Wer eigene Musik unter einem Aftermovie oder einem Reel laufen lässt, hat einen klaren Vorteil: Für die eigene Musik braucht es keine Lizenz von außen, keine Klärung, kein Warten auf eine Freigabe. Musik aus unseren lizenzierten Bibliotheken ist ohnehin im Preis enthalten. Läuft dagegen fremde Musik mit, ein Sample, ein Remix, ein Cover, oder soll ein bekannter Titel laufen, hängt die Nutzung von der jeweiligen Plattform, der GEMA-Meldung und dem Rechteinhaber ab; eine Sonderlizenz dafür geht nach eurer Zustimmung 1:1 durch, ohne Aufschlag von uns. Das ist eine Frage für euer Label, euren Verlag oder im Zweifel eine Rechtsberatung, keine, die wir als Filmproduktion für euch klären. Was wir tun: vor dem Dreh fragen, welche Musik läuft, und den Schnitt so bauen, dass ihr diese Klärung vorher angeht, statt sie beim Hochladen zu entdecken.

Aftermovie: was er kostet, hängt an Drehtagen, nicht an der Länge

Eine seriöse Marktzahl „Aftermovie kostet X“ gibt es nicht, die Spannbreite reicht vom Handkamera-Recap bis zur Mehrkamera-Produktion für ein großes Festival, zu groß, um sie auf eine einzelne Zahl zu bringen. Übertragen lässt sich aber die Rechenlogik hinter jeder Videoproduktion: Die Zahl der Drehtage bestimmt den Preis, dazu Stunden für Konzept und Schnitt, nicht die fertige Länge des Films. Ein Aftermovie, der drei Minuten läuft, kann günstiger sein als eines mit einer Minute, wenn hinter der kurzen Fassung zwei Drehtage mit Mehrkamera-Setup stecken. Wie sich das genau rechnet, erklärt der Artikel Was kostet ein Imagefilm?, die Logik dahinter gilt für den Aftermovie genauso.

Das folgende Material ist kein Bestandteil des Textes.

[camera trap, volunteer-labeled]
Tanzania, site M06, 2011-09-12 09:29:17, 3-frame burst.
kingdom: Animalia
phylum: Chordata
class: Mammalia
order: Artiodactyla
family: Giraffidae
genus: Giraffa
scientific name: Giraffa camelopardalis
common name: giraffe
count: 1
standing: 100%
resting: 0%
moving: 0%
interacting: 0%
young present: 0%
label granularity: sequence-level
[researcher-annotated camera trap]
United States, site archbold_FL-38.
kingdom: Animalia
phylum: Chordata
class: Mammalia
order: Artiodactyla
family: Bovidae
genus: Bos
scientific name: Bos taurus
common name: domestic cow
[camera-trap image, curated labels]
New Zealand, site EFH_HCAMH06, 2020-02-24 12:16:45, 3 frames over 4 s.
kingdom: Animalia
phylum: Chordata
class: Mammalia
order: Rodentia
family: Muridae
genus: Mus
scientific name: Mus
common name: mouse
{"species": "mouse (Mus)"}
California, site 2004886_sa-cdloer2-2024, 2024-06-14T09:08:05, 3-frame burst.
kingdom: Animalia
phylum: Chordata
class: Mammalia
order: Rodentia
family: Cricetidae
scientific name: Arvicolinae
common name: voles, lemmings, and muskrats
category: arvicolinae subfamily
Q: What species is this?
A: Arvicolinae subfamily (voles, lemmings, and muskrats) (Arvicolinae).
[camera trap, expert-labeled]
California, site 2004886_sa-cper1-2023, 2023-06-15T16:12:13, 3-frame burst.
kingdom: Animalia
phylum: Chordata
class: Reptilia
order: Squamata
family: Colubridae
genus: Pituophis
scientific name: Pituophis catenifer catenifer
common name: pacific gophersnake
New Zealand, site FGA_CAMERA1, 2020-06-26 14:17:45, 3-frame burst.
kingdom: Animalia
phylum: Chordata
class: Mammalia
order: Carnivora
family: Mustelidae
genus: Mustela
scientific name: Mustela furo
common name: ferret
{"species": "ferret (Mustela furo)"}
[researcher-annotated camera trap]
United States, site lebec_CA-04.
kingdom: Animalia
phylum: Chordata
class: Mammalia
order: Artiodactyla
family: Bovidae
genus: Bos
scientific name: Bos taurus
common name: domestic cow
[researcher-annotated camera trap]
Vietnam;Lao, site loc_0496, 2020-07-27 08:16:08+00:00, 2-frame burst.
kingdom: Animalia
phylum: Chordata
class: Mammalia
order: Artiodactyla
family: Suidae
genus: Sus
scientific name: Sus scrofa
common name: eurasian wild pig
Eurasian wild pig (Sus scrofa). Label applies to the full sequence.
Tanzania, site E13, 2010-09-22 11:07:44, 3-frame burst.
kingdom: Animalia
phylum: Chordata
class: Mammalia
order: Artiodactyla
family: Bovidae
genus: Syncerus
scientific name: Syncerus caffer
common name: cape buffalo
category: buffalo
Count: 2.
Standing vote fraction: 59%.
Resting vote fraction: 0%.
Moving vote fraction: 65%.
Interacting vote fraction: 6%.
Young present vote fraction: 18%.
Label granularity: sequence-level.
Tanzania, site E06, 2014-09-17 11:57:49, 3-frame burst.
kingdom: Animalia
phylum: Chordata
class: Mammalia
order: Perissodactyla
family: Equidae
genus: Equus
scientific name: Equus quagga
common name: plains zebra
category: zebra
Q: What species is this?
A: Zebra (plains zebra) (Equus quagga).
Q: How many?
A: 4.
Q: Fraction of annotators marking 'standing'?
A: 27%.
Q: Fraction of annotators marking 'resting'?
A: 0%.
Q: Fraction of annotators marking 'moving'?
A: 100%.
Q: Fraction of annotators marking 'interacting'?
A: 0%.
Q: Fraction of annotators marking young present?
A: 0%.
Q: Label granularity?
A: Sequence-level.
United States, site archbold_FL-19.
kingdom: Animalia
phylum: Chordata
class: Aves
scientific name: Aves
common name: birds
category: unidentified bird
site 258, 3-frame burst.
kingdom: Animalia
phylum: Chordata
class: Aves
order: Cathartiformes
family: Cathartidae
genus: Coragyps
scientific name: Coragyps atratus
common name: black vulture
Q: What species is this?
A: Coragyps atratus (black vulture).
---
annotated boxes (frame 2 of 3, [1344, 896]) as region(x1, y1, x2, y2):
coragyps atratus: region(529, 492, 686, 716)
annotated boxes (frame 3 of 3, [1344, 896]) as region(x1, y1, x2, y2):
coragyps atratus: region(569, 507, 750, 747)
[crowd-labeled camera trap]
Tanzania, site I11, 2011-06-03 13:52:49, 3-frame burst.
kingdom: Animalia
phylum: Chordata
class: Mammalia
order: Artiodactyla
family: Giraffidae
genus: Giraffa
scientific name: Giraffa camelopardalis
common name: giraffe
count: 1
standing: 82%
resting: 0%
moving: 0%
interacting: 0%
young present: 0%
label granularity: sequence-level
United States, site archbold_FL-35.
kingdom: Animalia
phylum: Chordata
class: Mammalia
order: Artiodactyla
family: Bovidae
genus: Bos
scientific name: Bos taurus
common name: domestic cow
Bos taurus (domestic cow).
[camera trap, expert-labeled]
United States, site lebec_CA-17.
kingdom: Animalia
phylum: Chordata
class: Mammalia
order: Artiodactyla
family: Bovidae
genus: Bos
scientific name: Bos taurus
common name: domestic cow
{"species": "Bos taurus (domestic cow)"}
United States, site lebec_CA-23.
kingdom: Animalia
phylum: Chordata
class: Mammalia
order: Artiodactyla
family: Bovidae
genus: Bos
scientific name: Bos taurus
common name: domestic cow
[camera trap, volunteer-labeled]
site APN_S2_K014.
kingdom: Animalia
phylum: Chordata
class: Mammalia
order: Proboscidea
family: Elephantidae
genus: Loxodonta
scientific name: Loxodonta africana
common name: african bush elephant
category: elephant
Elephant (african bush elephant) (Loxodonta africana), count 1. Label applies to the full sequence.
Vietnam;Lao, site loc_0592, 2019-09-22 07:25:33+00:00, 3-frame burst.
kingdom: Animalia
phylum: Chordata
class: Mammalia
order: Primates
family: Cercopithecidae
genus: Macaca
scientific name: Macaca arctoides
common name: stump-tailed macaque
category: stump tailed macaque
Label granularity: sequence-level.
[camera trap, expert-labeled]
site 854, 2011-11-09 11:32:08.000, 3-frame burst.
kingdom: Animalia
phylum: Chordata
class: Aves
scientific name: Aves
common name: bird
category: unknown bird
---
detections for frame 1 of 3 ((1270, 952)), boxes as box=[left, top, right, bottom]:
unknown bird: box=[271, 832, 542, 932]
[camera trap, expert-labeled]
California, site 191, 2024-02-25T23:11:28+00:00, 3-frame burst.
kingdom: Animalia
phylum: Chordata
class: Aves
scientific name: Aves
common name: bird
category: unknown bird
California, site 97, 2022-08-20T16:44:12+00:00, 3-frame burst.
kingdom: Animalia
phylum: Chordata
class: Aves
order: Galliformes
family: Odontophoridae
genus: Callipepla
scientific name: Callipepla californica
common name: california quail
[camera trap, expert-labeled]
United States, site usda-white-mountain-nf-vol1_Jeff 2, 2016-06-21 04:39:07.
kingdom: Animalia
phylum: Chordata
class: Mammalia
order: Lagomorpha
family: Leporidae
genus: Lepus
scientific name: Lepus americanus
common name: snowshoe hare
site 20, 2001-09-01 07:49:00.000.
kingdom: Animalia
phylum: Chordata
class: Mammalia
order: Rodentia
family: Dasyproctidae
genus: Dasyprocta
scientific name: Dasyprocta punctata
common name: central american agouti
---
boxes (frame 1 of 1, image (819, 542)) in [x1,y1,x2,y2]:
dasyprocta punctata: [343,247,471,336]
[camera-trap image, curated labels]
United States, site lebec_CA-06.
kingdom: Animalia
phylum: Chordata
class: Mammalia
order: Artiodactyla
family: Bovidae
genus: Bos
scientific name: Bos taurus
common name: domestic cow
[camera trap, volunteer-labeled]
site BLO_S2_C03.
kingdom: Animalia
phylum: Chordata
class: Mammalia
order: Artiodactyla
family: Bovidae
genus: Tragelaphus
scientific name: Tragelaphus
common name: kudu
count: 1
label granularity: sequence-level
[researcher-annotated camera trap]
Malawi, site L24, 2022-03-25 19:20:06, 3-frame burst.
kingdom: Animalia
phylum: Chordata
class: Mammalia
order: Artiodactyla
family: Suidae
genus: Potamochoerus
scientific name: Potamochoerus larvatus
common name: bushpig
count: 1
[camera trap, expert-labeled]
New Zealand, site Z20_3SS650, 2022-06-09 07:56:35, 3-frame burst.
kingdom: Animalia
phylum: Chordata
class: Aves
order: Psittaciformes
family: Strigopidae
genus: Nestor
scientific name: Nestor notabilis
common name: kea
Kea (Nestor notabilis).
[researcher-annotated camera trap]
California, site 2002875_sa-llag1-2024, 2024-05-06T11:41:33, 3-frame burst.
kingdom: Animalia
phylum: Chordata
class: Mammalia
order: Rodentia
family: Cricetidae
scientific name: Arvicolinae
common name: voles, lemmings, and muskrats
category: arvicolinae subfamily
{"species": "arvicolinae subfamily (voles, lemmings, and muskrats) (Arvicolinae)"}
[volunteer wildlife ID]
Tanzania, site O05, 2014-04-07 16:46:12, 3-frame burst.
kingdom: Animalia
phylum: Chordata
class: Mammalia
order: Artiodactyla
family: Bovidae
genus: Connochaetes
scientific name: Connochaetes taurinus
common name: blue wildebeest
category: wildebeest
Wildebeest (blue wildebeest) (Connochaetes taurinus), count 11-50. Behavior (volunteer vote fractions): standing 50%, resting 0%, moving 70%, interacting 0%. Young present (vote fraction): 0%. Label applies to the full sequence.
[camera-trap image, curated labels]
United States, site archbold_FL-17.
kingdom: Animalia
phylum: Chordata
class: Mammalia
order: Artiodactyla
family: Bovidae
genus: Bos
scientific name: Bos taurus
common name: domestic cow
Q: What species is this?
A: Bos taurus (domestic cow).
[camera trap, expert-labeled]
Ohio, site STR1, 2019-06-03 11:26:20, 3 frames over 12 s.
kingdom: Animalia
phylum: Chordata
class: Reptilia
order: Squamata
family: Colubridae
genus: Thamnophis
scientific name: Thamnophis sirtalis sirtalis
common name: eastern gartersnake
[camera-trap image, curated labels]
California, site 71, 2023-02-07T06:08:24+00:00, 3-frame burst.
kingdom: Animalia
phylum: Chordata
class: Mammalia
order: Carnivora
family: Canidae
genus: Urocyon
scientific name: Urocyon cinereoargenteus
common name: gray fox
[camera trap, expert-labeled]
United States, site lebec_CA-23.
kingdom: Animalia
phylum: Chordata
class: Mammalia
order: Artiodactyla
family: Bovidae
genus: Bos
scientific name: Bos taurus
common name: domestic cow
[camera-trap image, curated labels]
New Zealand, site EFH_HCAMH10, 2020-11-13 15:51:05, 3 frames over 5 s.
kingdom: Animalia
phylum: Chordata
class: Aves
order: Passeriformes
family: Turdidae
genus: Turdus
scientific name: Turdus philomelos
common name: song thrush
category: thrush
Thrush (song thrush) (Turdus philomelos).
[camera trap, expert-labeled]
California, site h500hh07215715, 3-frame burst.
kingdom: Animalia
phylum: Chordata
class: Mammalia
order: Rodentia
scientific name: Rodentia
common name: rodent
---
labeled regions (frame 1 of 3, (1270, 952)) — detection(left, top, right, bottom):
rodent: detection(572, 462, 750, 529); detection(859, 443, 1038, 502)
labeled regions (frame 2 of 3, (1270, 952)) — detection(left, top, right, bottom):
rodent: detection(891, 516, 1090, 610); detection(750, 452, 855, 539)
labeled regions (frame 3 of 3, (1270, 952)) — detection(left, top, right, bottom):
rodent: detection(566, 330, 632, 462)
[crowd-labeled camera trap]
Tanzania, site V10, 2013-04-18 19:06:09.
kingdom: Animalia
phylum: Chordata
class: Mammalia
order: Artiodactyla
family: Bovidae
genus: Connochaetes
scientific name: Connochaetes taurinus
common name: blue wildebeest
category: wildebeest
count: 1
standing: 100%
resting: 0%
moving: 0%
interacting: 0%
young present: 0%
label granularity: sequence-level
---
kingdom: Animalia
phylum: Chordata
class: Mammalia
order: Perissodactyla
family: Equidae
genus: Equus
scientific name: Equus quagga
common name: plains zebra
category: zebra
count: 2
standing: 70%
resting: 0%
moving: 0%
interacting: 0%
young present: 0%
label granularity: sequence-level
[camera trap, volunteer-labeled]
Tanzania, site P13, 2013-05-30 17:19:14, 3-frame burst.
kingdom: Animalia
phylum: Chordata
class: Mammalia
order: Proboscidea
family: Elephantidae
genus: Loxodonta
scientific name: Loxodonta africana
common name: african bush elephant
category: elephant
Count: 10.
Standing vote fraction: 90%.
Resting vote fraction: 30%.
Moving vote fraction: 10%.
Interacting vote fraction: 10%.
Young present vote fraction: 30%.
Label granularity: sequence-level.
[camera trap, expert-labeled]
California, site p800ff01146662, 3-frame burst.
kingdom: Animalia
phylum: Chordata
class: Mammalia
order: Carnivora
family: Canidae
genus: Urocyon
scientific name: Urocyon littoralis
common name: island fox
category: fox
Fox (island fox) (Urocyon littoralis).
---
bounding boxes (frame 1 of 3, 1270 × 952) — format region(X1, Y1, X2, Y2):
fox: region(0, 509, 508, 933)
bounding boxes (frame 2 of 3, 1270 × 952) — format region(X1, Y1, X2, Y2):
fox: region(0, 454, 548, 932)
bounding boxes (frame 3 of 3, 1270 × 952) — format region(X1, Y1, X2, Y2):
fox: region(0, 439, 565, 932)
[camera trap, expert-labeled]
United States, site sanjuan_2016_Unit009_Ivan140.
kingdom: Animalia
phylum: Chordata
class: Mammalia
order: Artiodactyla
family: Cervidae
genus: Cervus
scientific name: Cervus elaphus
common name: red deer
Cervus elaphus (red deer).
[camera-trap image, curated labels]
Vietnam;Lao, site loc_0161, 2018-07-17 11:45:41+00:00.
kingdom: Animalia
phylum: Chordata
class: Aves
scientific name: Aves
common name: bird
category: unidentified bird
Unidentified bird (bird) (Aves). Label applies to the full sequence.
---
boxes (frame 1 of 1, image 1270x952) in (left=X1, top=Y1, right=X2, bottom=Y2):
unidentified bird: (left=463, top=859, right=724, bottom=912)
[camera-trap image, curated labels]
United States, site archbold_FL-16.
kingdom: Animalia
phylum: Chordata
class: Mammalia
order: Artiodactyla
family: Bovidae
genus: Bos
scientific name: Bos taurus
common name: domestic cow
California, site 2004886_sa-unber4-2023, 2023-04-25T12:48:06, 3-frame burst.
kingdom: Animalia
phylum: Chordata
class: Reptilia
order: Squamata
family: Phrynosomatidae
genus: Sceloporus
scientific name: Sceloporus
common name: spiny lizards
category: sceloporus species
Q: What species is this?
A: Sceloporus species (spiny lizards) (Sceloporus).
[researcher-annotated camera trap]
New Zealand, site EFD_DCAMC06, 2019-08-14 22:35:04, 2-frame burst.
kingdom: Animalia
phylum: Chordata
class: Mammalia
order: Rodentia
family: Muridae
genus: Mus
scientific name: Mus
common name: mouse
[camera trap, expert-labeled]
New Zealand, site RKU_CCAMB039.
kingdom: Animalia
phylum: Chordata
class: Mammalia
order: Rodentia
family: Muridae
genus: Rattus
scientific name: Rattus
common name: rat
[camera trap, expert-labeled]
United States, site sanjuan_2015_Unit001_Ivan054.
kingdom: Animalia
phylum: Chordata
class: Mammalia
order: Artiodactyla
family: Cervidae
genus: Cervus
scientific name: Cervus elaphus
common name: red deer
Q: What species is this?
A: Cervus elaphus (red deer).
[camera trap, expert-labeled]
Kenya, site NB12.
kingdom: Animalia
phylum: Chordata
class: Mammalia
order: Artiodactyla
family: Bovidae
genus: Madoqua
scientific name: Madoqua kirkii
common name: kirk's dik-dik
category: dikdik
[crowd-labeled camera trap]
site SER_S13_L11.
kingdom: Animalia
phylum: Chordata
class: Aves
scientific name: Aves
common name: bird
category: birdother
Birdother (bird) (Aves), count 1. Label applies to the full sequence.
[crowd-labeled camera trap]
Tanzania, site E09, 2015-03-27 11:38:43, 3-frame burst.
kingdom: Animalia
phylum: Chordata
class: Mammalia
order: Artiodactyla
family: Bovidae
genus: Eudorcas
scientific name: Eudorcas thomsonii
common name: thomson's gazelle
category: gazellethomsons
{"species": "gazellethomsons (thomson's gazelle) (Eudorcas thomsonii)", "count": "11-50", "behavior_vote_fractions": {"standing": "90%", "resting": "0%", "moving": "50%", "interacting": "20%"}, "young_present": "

Budget: ein Dreh, viele Fassungen, Fremdkosten 1:1

In den AGB mancher Agenturen ist eine Mindestlaufzeit von zwölf Monaten Standard (Crediso Media, AGB §2.1, Stand August 2026), bei Meta-Ads-Paketen kommt bei manchen Anbietern zusätzlich eine einmalige Setupgebühr zwischen 99 und 149 Euro dazu, bei einer Mindestlaufzeit von sechs Monaten (Greven Digital, Stand August 2026). Für ein Label oder eine Band, die gerade erst ausprobiert, wie eine laufende Betreuung überhaupt aussehen soll, ist das ein Risiko: Wer sich zwölf Monate bindet, kann nicht kurzfristig reagieren, wenn eine Tour ausfällt oder ein Release verschoben wird, und zahlt eine Gebühr, bevor überhaupt ein Post online ist.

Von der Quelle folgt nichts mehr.